違いますよね。マーケットが旧村上ファンドの登場に過剰なまでに期待して株価が急騰したおかげで、旧村上ファンドが表立っては何もせずに出て行ったのでは?もちろん水面下ではすでに接触され何かしらの経営改善要求がなされたり、対応をしたりしていたのかもしれませんが。

で、どうして旧村上ファンドが2度目の大量保有報告書を提出するに至ったのでしょうか?株価推移を見れば簡単にわかりますね。下がっているからですよ。

一度アクティビストに目をつけられたんですから、彼らの頭の中には大平洋金属という名前がインプットされました。常に見られてしまうようになったのです。だから「お!最近大平洋金属、下がってきたやん!また買おか!」ってことになるんですよ。
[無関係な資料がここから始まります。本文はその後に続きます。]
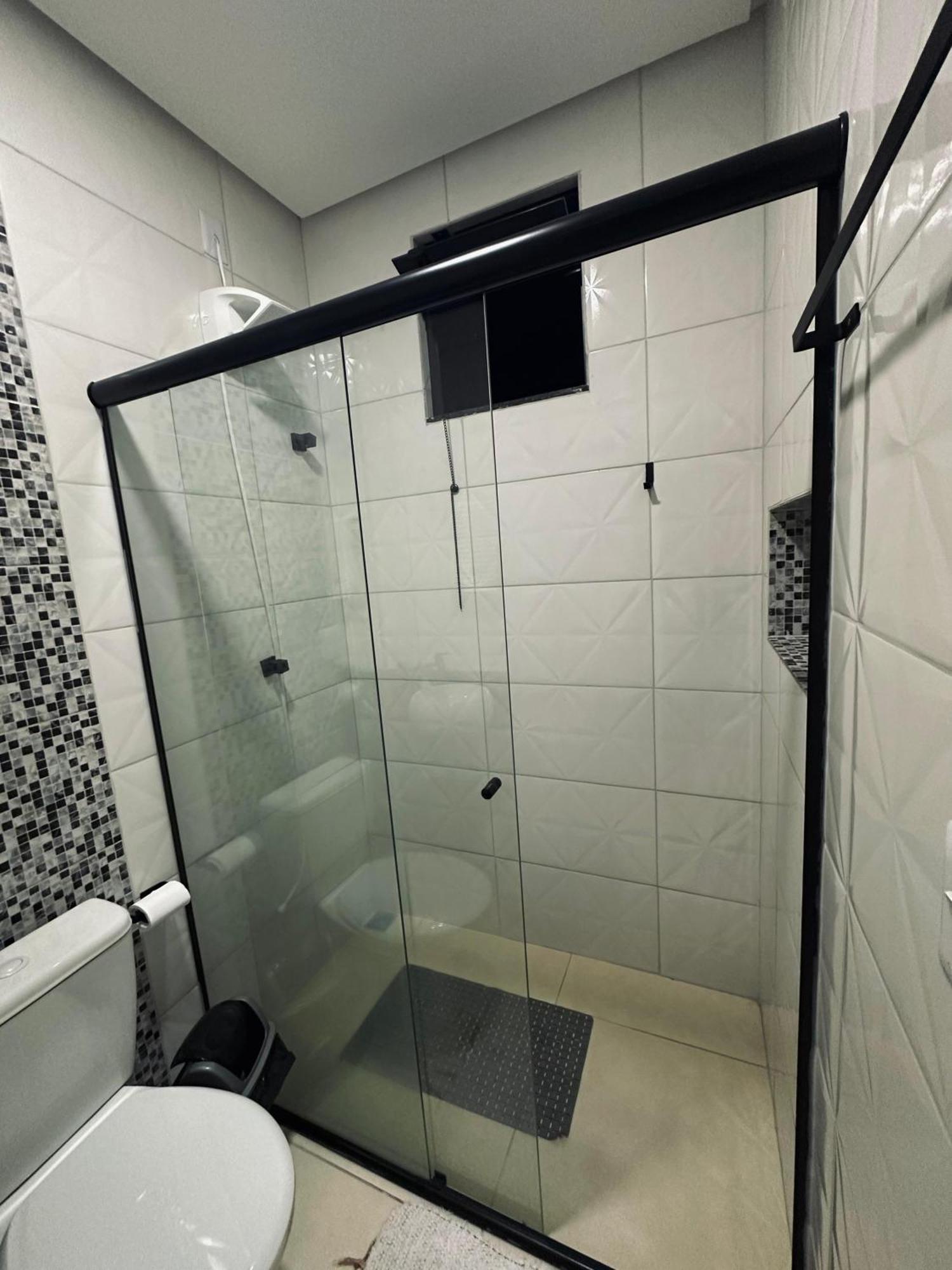 Apartamento Duplo Angra dos Reis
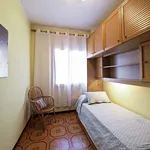 Rent a room of 70 m² in Barcelona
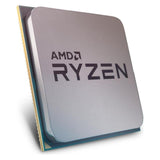 AMD Ryzen 7 5700 (AM4, 3.70 GHz, 8 -Core)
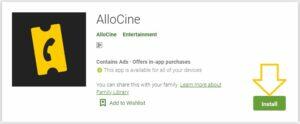 how-to-download-and-install-allocine-app-on-pc-windows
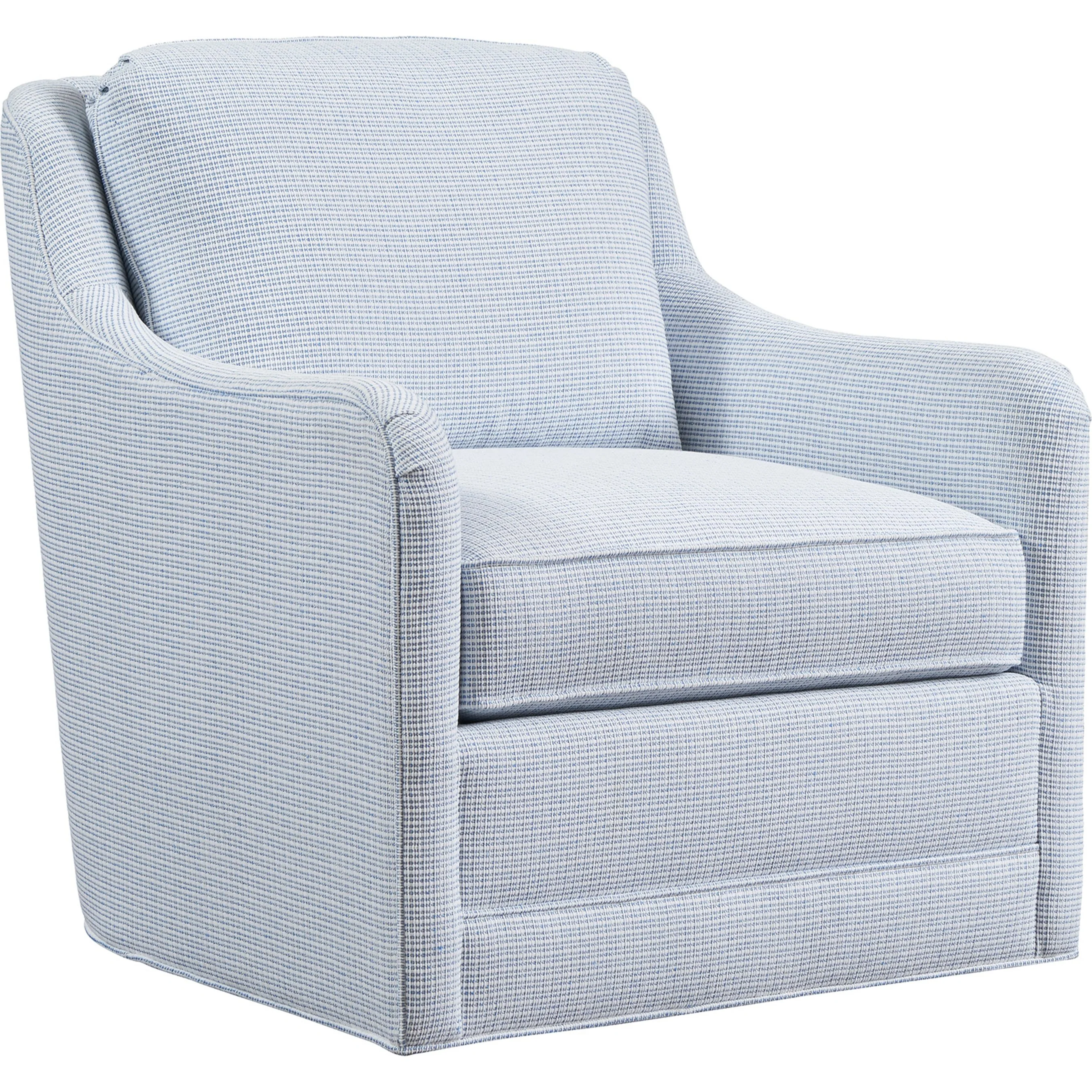 Glennhaven Swivel Chair - Image 2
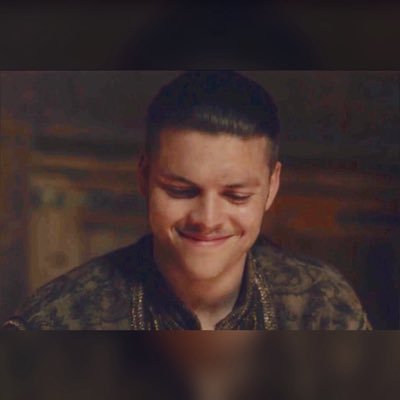 KojoTennessee's profile picture. 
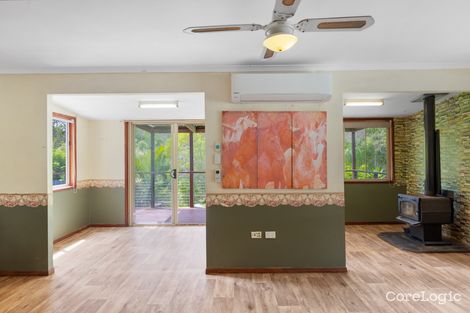 67 Arbortwelve Rd, Glenwood, QLD 4570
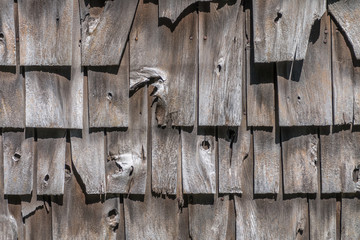 shingles, wood, cedar, shingle, weathered, shake, building, house, gray, siding, pattern, background, texture, old, natural, construction, textured, wooden, exterior, rustic, wall, brown, architecture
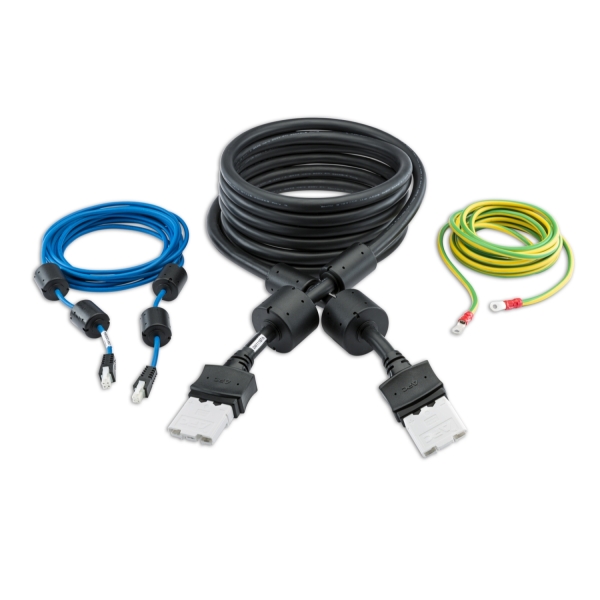 SRT 15FT EXT CABLE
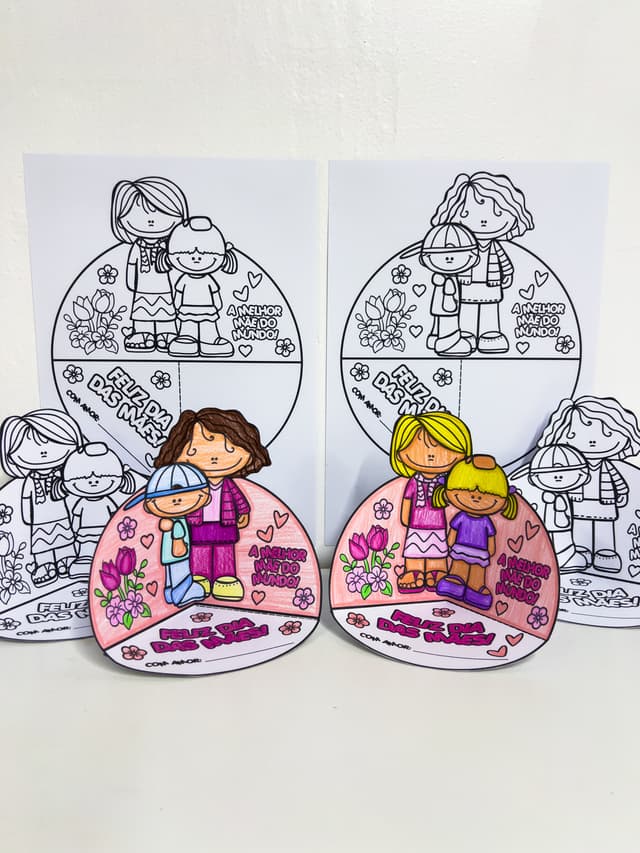 Cópia de IMG_5973.jpg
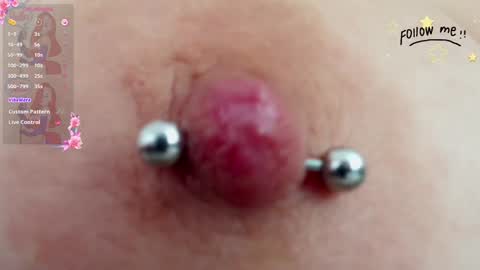 aria online show from 20, 1, 2025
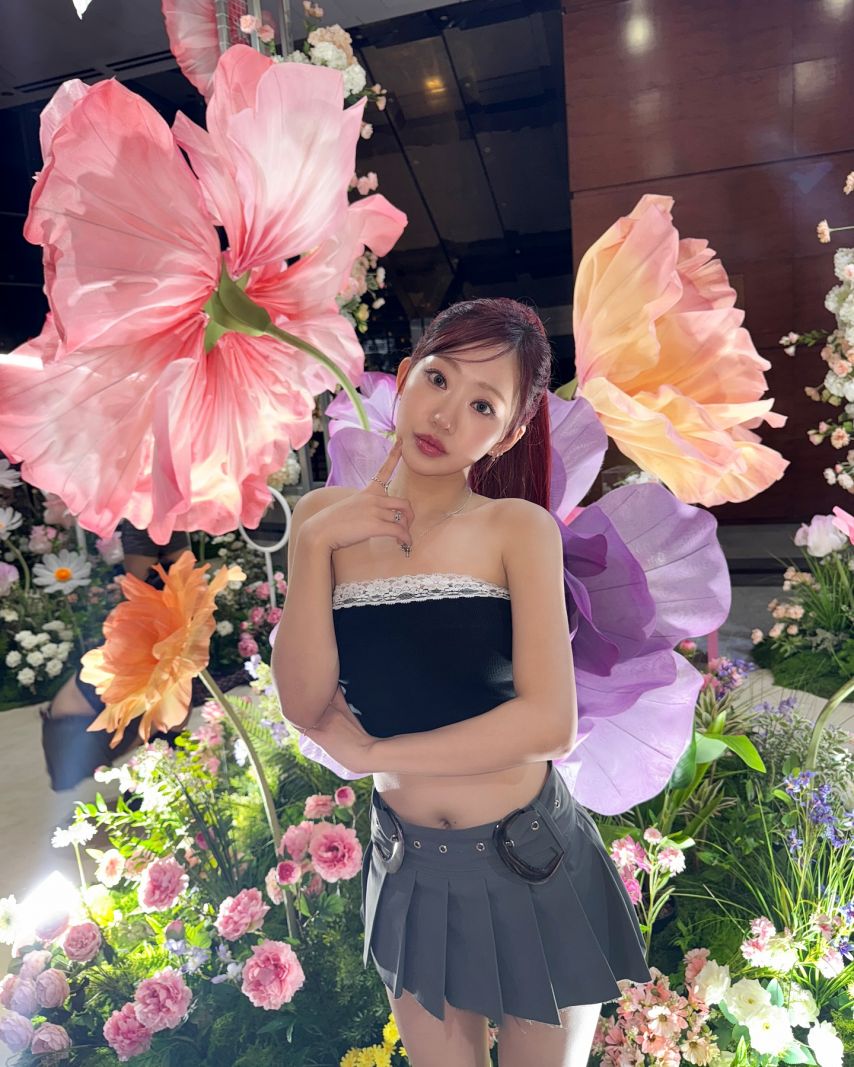 키스오브라이프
私が「旧村上ファンドのターゲットになってしまったら、イヤかもしれないがなるべく早めに大規模株主還元を公表し出てってもらった方がよい」と考えるのがこういうことです。何もせずにラッキーなことに株価が上がって出て行った先って、舞い戻ってくる可能性がけっこう高いし、別のアクティビストが寄ってくる可能性もあるんですよ。大平洋金属がそうだと申し上げているつもりはないのですが、ようは「神頼みをするのはやるべきことをやった後であり、お祈りだけしていても効果はない」ということなんです。

アクティビストが登場したことを察知したら、いつまでに何をやるべきか?をちゃんと考えたうえで行動しないとダメなんです。「ラッキー!株主還元とかしなかったけど、株価が上がって出て行ってくれたぞ!」じゃないんですよ。そして「もう舞い戻ってこないだろ?」っていう「だろう経営」が一番ダメなんです。

本来、旧村上ファンドに狙われてしまったという事実すら私はおおやけにすべきではなく、なるべくおおやけにならないうちに出て行ってもらった方がよいと考えています。旧村上ファンドに狙われた会社というレッテルをはられてはいけないのです。

だから私はシチズン時計という会社を非常に高く評価しています。ちょっとだけ残念と言えば残念なのですが、まあ仕方がないです。すごい決断をなさった会社だと思います。